- Information provided -
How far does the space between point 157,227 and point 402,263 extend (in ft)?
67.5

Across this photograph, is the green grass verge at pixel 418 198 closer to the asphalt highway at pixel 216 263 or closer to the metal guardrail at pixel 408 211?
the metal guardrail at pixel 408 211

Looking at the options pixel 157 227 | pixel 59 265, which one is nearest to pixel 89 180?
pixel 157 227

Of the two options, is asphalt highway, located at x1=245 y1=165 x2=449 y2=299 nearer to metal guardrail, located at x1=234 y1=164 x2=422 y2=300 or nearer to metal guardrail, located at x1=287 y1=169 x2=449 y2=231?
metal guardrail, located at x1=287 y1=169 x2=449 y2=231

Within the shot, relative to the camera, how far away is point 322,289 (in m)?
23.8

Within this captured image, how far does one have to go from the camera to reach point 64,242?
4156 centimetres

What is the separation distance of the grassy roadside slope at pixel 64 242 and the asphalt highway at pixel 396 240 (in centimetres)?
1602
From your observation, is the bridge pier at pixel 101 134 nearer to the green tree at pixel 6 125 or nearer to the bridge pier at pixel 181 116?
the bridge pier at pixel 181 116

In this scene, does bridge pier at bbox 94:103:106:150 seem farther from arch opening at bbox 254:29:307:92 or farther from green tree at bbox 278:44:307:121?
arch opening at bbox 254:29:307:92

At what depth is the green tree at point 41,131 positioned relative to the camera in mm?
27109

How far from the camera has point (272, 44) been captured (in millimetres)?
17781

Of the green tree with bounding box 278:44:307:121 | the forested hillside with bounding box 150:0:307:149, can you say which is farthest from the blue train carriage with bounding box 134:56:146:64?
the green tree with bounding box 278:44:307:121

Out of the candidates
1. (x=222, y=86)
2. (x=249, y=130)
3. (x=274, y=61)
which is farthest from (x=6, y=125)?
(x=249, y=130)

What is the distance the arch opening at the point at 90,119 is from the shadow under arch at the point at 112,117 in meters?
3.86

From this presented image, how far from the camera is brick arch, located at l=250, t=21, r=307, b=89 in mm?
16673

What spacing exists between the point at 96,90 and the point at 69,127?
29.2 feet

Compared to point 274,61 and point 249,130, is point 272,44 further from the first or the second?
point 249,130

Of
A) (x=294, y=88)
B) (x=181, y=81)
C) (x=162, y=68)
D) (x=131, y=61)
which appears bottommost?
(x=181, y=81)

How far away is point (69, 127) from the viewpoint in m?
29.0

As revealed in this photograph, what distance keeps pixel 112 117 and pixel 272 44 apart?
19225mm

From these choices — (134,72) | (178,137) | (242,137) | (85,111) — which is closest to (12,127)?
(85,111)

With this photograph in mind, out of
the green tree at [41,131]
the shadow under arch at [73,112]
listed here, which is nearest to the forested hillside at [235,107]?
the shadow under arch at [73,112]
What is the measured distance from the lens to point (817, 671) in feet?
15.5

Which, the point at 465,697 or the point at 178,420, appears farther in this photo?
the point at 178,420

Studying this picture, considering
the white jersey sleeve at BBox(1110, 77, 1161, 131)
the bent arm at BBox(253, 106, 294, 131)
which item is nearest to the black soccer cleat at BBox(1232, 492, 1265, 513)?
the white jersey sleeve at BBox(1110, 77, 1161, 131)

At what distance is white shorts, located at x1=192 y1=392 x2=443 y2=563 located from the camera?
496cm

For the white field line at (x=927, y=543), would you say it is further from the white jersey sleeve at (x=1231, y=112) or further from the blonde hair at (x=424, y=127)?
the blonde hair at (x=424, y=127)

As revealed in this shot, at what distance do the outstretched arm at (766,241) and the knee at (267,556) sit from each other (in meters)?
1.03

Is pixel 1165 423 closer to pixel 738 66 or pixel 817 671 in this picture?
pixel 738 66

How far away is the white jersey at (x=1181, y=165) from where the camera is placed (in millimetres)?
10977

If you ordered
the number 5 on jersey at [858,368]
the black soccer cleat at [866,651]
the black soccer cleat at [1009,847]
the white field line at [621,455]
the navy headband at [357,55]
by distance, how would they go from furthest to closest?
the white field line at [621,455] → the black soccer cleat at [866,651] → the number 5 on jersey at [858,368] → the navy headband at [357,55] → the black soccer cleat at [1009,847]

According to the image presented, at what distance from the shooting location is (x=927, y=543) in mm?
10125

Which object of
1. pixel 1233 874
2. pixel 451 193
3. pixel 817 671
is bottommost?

- Problem to work on -
Format every line above as a numbered list, leaving out the blank lines.

- Written response -
1. How far does the space between point 157,227 and point 402,263 extend (in ft)?
2. 67.5
3. Across this photograph, is the green grass verge at pixel 418 198 closer to the asphalt highway at pixel 216 263 or closer to the metal guardrail at pixel 408 211?
4. the metal guardrail at pixel 408 211
5. Looking at the options pixel 157 227 | pixel 59 265, which one is nearest to pixel 89 180?
6. pixel 157 227
7. Of the two options, is asphalt highway, located at x1=245 y1=165 x2=449 y2=299 nearer to metal guardrail, located at x1=234 y1=164 x2=422 y2=300 or nearer to metal guardrail, located at x1=287 y1=169 x2=449 y2=231?
8. metal guardrail, located at x1=287 y1=169 x2=449 y2=231
9. Within the shot, relative to the camera, how far away is point 322,289 (in m)?
10. 23.8
11. Within this captured image, how far does one have to go from the camera to reach point 64,242?
12. 4156 centimetres
13. What is the separation distance of the grassy roadside slope at pixel 64 242 and the asphalt highway at pixel 396 240 (in centimetres)?
14. 1602
15. From your observation, is the bridge pier at pixel 101 134 nearer to the green tree at pixel 6 125 or nearer to the bridge pier at pixel 181 116?
16. the bridge pier at pixel 181 116
17. In this scene, does bridge pier at bbox 94:103:106:150 seem farther from arch opening at bbox 254:29:307:92 or farther from green tree at bbox 278:44:307:121?
18. arch opening at bbox 254:29:307:92
19. At what depth is the green tree at point 41,131 positioned relative to the camera in mm?
20. 27109
21. How far from the camera has point (272, 44) been captured (in millimetres)?
22. 17781
23. Of the green tree with bounding box 278:44:307:121 | the forested hillside with bounding box 150:0:307:149, can you say which is farthest from the blue train carriage with bounding box 134:56:146:64?
24. the green tree with bounding box 278:44:307:121
25. Out of the candidates
26. 1. (x=222, y=86)
27. 2. (x=249, y=130)
28. 3. (x=274, y=61)
29. which is farthest from (x=6, y=125)?
30. (x=249, y=130)
31. What is the distance the arch opening at the point at 90,119 is from the shadow under arch at the point at 112,117 in meters?
32. 3.86
33. From this presented image, how far from the camera is brick arch, located at l=250, t=21, r=307, b=89 in mm?
34. 16673
35. What spacing exists between the point at 96,90 and the point at 69,127?
36. 29.2 feet
37. Compared to point 274,61 and point 249,130, is point 272,44 further from the first or the second?
38. point 249,130
39. Of
40. A) (x=294, y=88)
41. B) (x=181, y=81)
42. C) (x=162, y=68)
43. D) (x=131, y=61)
44. which appears bottommost?
45. (x=181, y=81)
46. How far away is point (69, 127) from the viewpoint in m?
47. 29.0
48. As revealed in this photograph, what distance keeps pixel 112 117 and pixel 272 44 apart?
49. 19225mm
50. From these choices — (134,72) | (178,137) | (242,137) | (85,111) — which is closest to (12,127)?
51. (85,111)
52. With this photograph in mind, out of
53. the green tree at [41,131]
54. the shadow under arch at [73,112]
55. listed here, which is nearest to the forested hillside at [235,107]?
56. the shadow under arch at [73,112]
57. What is the measured distance from the lens to point (817, 671) in feet?
58. 15.5
59. Which, the point at 465,697 or the point at 178,420, appears farther in this photo?
60. the point at 178,420
61. Studying this picture, considering
62. the white jersey sleeve at BBox(1110, 77, 1161, 131)
63. the bent arm at BBox(253, 106, 294, 131)
64. which item is nearest to the black soccer cleat at BBox(1232, 492, 1265, 513)?
65. the white jersey sleeve at BBox(1110, 77, 1161, 131)
66. At what distance is white shorts, located at x1=192 y1=392 x2=443 y2=563 located from the camera?
67. 496cm
68. For the white field line at (x=927, y=543), would you say it is further from the white jersey sleeve at (x=1231, y=112) or further from the blonde hair at (x=424, y=127)?
69. the blonde hair at (x=424, y=127)
70. As revealed in this shot, at what distance do the outstretched arm at (766,241) and the knee at (267,556) sit from each other (in meters)?
71. 1.03
72. Is pixel 1165 423 closer to pixel 738 66 or pixel 817 671 in this picture?
73. pixel 738 66
74. How far away is the white jersey at (x=1181, y=165) from where the camera is placed (in millimetres)?
75. 10977
76. If you ordered
77. the number 5 on jersey at [858,368]
78. the black soccer cleat at [866,651]
79. the black soccer cleat at [1009,847]
80. the white field line at [621,455]
81. the navy headband at [357,55]
82. by distance, how would they go from furthest to closest?
83. the white field line at [621,455] → the black soccer cleat at [866,651] → the number 5 on jersey at [858,368] → the navy headband at [357,55] → the black soccer cleat at [1009,847]
84. According to the image presented, at what distance from the shooting location is (x=927, y=543) in mm?
85. 10125
86. Which object of
87. 1. pixel 1233 874
88. 2. pixel 451 193
89. 3. pixel 817 671
90. is bottommost?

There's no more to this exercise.